— Start DATA TO PROCESS —

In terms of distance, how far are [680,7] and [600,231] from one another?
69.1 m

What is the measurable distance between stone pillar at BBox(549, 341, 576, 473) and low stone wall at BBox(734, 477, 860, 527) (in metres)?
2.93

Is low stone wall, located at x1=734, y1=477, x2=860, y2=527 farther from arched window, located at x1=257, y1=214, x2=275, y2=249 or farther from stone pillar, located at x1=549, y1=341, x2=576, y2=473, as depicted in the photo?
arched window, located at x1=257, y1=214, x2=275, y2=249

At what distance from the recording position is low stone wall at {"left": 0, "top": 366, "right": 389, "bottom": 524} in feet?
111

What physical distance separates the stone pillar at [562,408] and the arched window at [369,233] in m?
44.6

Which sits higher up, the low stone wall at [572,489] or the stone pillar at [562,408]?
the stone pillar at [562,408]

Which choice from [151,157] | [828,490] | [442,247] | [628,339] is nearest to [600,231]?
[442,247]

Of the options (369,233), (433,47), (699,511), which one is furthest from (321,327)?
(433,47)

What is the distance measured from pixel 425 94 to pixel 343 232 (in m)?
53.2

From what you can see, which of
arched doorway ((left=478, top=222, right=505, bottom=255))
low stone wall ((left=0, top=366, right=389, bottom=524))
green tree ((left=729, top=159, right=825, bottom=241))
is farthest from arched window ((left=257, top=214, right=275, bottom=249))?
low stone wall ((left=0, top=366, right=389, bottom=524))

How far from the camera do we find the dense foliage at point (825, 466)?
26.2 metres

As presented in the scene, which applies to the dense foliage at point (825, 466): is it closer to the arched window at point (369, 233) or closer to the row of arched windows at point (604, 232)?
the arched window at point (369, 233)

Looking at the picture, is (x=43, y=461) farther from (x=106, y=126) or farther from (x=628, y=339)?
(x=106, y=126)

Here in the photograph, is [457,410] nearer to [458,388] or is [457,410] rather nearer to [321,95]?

— End DATA TO PROCESS —
— Start DATA TO PROCESS —

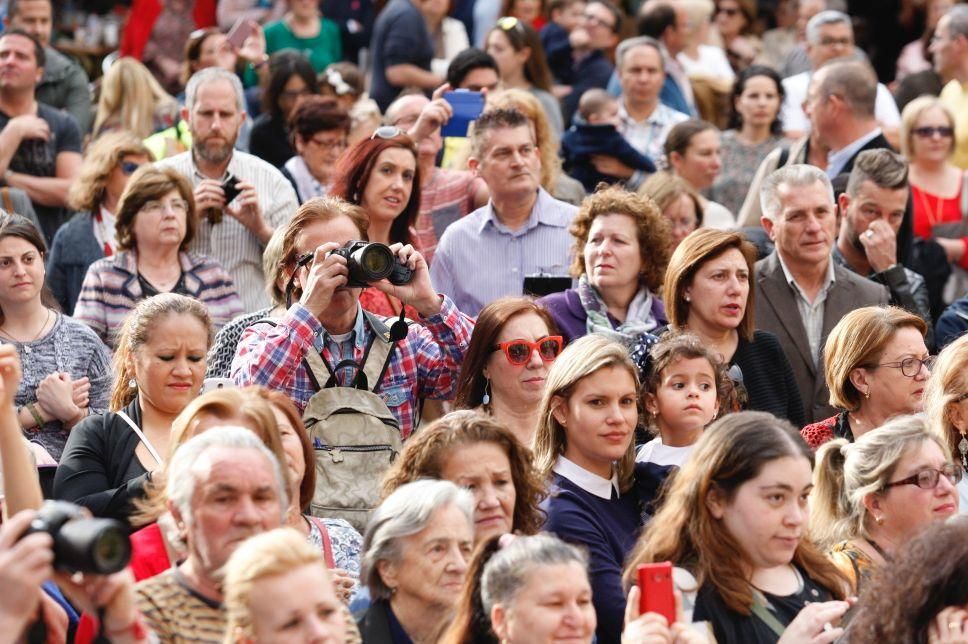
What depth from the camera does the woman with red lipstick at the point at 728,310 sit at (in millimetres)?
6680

— End DATA TO PROCESS —

(EXERCISE REQUIREMENTS) Copy out the rows word for word, starting with the line containing "In terms of" and going on through the line containing "26.2 metres".

(COMPLETE OUTPUT)
In terms of distance, how far are [680,7] and [600,231] from one another?
69.1 m

What is the measurable distance between stone pillar at BBox(549, 341, 576, 473) and low stone wall at BBox(734, 477, 860, 527) (in metres)?
2.93

Is low stone wall, located at x1=734, y1=477, x2=860, y2=527 farther from arched window, located at x1=257, y1=214, x2=275, y2=249 or farther from stone pillar, located at x1=549, y1=341, x2=576, y2=473, as depicted in the photo?
arched window, located at x1=257, y1=214, x2=275, y2=249

At what distance from the recording position is low stone wall at {"left": 0, "top": 366, "right": 389, "bottom": 524} in feet?
111

What physical distance separates the stone pillar at [562,408] and the arched window at [369,233] in m?
44.6

Which sits higher up, the low stone wall at [572,489] or the stone pillar at [562,408]?
the stone pillar at [562,408]

Which choice from [151,157] | [828,490] | [442,247] | [628,339] is nearest to [600,231]?
[442,247]

Of the options (369,233), (433,47), (699,511), which one is furthest from (321,327)?
(433,47)

What is the distance measured from pixel 425 94 to pixel 343 232 (in m)?
53.2

From what you can see, which of
arched doorway ((left=478, top=222, right=505, bottom=255))
low stone wall ((left=0, top=366, right=389, bottom=524))
green tree ((left=729, top=159, right=825, bottom=241))
is farthest from arched window ((left=257, top=214, right=275, bottom=249))?
low stone wall ((left=0, top=366, right=389, bottom=524))

How far from the camera do we find the dense foliage at point (825, 466)?
26.2 metres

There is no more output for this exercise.